Wednesday morning's full moon will seem to disappear in the Earth's shadow, creating a total lunar eclipse.
This full moon has three descriptive names: blue, super and blood. "Blue" because it's the second full moon in the calendar month; "super" because it's at its closest to the Earth and appears larger than usual.
University of Arizona Steward Observatory astronomer Glenn Schneider is best known for chasing solar eclipses, but he'll be up, watching the moon. He explained where the term "blood" comes from.
"The Earth's atmosphere actually acts as sort of a filter. The red light passes through, and so it's diffused through the Earth's atmosphere into the moon's geometrical shadow. And so the illumination has a reddish color to it, and that's what gives the moon its distinctive, copper-like color," he said.
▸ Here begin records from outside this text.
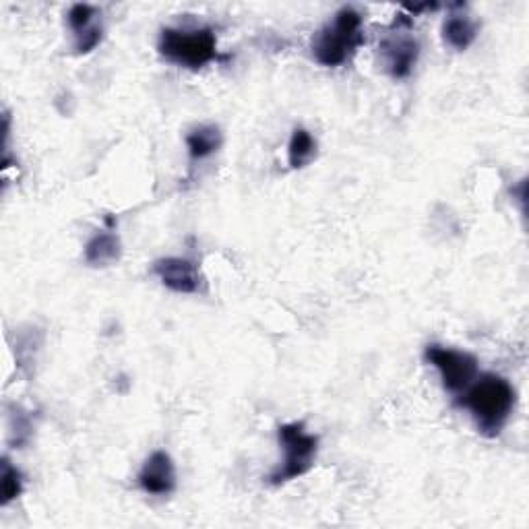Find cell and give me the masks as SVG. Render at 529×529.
<instances>
[{"instance_id":"2e32d148","label":"cell","mask_w":529,"mask_h":529,"mask_svg":"<svg viewBox=\"0 0 529 529\" xmlns=\"http://www.w3.org/2000/svg\"><path fill=\"white\" fill-rule=\"evenodd\" d=\"M102 38H104V29H102V25H98V23H96V25H91L89 29H85V31H81V34L75 36V50H77L79 54H87V52L96 50V48L100 46Z\"/></svg>"},{"instance_id":"52a82bcc","label":"cell","mask_w":529,"mask_h":529,"mask_svg":"<svg viewBox=\"0 0 529 529\" xmlns=\"http://www.w3.org/2000/svg\"><path fill=\"white\" fill-rule=\"evenodd\" d=\"M153 273L160 282L176 294H197L203 286V277L197 265L182 257H166L153 263Z\"/></svg>"},{"instance_id":"9c48e42d","label":"cell","mask_w":529,"mask_h":529,"mask_svg":"<svg viewBox=\"0 0 529 529\" xmlns=\"http://www.w3.org/2000/svg\"><path fill=\"white\" fill-rule=\"evenodd\" d=\"M480 34V25L474 17L468 13H451L443 23V40L447 46H451L457 52L468 50Z\"/></svg>"},{"instance_id":"5bb4252c","label":"cell","mask_w":529,"mask_h":529,"mask_svg":"<svg viewBox=\"0 0 529 529\" xmlns=\"http://www.w3.org/2000/svg\"><path fill=\"white\" fill-rule=\"evenodd\" d=\"M96 17H98V9L91 7V5H73L69 15H67V21H69V27L73 29V34H81V31L89 29L91 25H96Z\"/></svg>"},{"instance_id":"9a60e30c","label":"cell","mask_w":529,"mask_h":529,"mask_svg":"<svg viewBox=\"0 0 529 529\" xmlns=\"http://www.w3.org/2000/svg\"><path fill=\"white\" fill-rule=\"evenodd\" d=\"M31 430H34V426H31L29 416L23 410H15V414L11 416V434H13V441L17 447H23L29 443Z\"/></svg>"},{"instance_id":"4fadbf2b","label":"cell","mask_w":529,"mask_h":529,"mask_svg":"<svg viewBox=\"0 0 529 529\" xmlns=\"http://www.w3.org/2000/svg\"><path fill=\"white\" fill-rule=\"evenodd\" d=\"M0 490H3V505L19 499L23 492V476L11 465L9 459H3V472H0Z\"/></svg>"},{"instance_id":"3957f363","label":"cell","mask_w":529,"mask_h":529,"mask_svg":"<svg viewBox=\"0 0 529 529\" xmlns=\"http://www.w3.org/2000/svg\"><path fill=\"white\" fill-rule=\"evenodd\" d=\"M162 58L182 69L199 71L209 62L217 60L215 31L207 25L201 27H164L158 42Z\"/></svg>"},{"instance_id":"8992f818","label":"cell","mask_w":529,"mask_h":529,"mask_svg":"<svg viewBox=\"0 0 529 529\" xmlns=\"http://www.w3.org/2000/svg\"><path fill=\"white\" fill-rule=\"evenodd\" d=\"M424 360L439 370L445 391L457 397L476 381L480 372V362L474 354L439 344L424 348Z\"/></svg>"},{"instance_id":"7c38bea8","label":"cell","mask_w":529,"mask_h":529,"mask_svg":"<svg viewBox=\"0 0 529 529\" xmlns=\"http://www.w3.org/2000/svg\"><path fill=\"white\" fill-rule=\"evenodd\" d=\"M315 158H317V139L313 137V133L302 127L294 129L290 137V145H288L290 166L294 170H300V168H306Z\"/></svg>"},{"instance_id":"5b68a950","label":"cell","mask_w":529,"mask_h":529,"mask_svg":"<svg viewBox=\"0 0 529 529\" xmlns=\"http://www.w3.org/2000/svg\"><path fill=\"white\" fill-rule=\"evenodd\" d=\"M410 29H412V17L399 15L393 21L389 34H385V38L379 44L383 69L387 71L389 77L397 81L408 79L412 75L420 56V44L410 34Z\"/></svg>"},{"instance_id":"277c9868","label":"cell","mask_w":529,"mask_h":529,"mask_svg":"<svg viewBox=\"0 0 529 529\" xmlns=\"http://www.w3.org/2000/svg\"><path fill=\"white\" fill-rule=\"evenodd\" d=\"M277 441L284 451V459L269 476V482L273 486H282L313 470L319 451V437L310 434L302 422L279 426Z\"/></svg>"},{"instance_id":"30bf717a","label":"cell","mask_w":529,"mask_h":529,"mask_svg":"<svg viewBox=\"0 0 529 529\" xmlns=\"http://www.w3.org/2000/svg\"><path fill=\"white\" fill-rule=\"evenodd\" d=\"M85 263L91 267H108L122 257L120 238L112 232H98L91 236L83 251Z\"/></svg>"},{"instance_id":"6da1fadb","label":"cell","mask_w":529,"mask_h":529,"mask_svg":"<svg viewBox=\"0 0 529 529\" xmlns=\"http://www.w3.org/2000/svg\"><path fill=\"white\" fill-rule=\"evenodd\" d=\"M457 403L472 414L484 437L494 439L509 422L517 403V393L505 377L486 372V375L476 377V381L459 395Z\"/></svg>"},{"instance_id":"ba28073f","label":"cell","mask_w":529,"mask_h":529,"mask_svg":"<svg viewBox=\"0 0 529 529\" xmlns=\"http://www.w3.org/2000/svg\"><path fill=\"white\" fill-rule=\"evenodd\" d=\"M145 494L168 496L176 490V465L166 451H153L137 476Z\"/></svg>"},{"instance_id":"7a4b0ae2","label":"cell","mask_w":529,"mask_h":529,"mask_svg":"<svg viewBox=\"0 0 529 529\" xmlns=\"http://www.w3.org/2000/svg\"><path fill=\"white\" fill-rule=\"evenodd\" d=\"M366 42L362 29V13L354 7L339 9L313 38V56L321 67H341Z\"/></svg>"},{"instance_id":"8fae6325","label":"cell","mask_w":529,"mask_h":529,"mask_svg":"<svg viewBox=\"0 0 529 529\" xmlns=\"http://www.w3.org/2000/svg\"><path fill=\"white\" fill-rule=\"evenodd\" d=\"M224 137L220 127L215 124H199L189 135H186V149H189V155L193 162L207 160L209 155H213L217 149L222 147Z\"/></svg>"}]
</instances>
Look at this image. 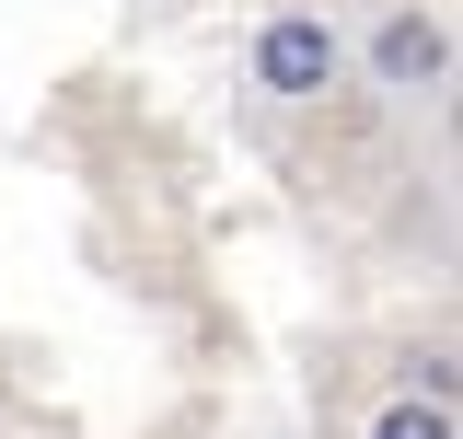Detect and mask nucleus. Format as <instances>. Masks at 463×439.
<instances>
[{
    "mask_svg": "<svg viewBox=\"0 0 463 439\" xmlns=\"http://www.w3.org/2000/svg\"><path fill=\"white\" fill-rule=\"evenodd\" d=\"M336 70H347V47H336L325 12H279V23L255 35V93H279V105H325Z\"/></svg>",
    "mask_w": 463,
    "mask_h": 439,
    "instance_id": "1",
    "label": "nucleus"
},
{
    "mask_svg": "<svg viewBox=\"0 0 463 439\" xmlns=\"http://www.w3.org/2000/svg\"><path fill=\"white\" fill-rule=\"evenodd\" d=\"M371 70H383V93H429V81L452 70V35H440L429 12H383V35H371Z\"/></svg>",
    "mask_w": 463,
    "mask_h": 439,
    "instance_id": "2",
    "label": "nucleus"
},
{
    "mask_svg": "<svg viewBox=\"0 0 463 439\" xmlns=\"http://www.w3.org/2000/svg\"><path fill=\"white\" fill-rule=\"evenodd\" d=\"M371 439H463V428H452V405H440V393H394V405L371 416Z\"/></svg>",
    "mask_w": 463,
    "mask_h": 439,
    "instance_id": "3",
    "label": "nucleus"
}]
</instances>
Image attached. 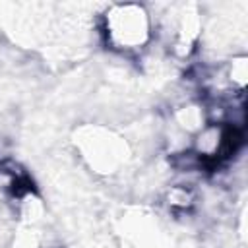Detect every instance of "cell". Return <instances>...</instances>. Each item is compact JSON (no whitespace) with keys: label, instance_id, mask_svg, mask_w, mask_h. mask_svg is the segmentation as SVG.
Here are the masks:
<instances>
[{"label":"cell","instance_id":"cell-1","mask_svg":"<svg viewBox=\"0 0 248 248\" xmlns=\"http://www.w3.org/2000/svg\"><path fill=\"white\" fill-rule=\"evenodd\" d=\"M149 16L141 6L118 4L105 14V35L112 48L136 50L149 41Z\"/></svg>","mask_w":248,"mask_h":248}]
</instances>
The Earth's shadow will reach the moon at 3:51 a.m. and totality commences at 5:51 a.m. The moon will set just after totality ends at 7:07 a.m. Schneider said the best viewing is at a place that has a clear view west, not blocked by trees, houses or the Tucson Mountains.
"It's just a very dynamic phenomena. It kind of connects you back with the basic workings of celestial mechanics. I mean you kind of understand that from an academic perspective, maybe, but actually being able to see the motions of the solar system at work, it's just a neat thing to watch," he said.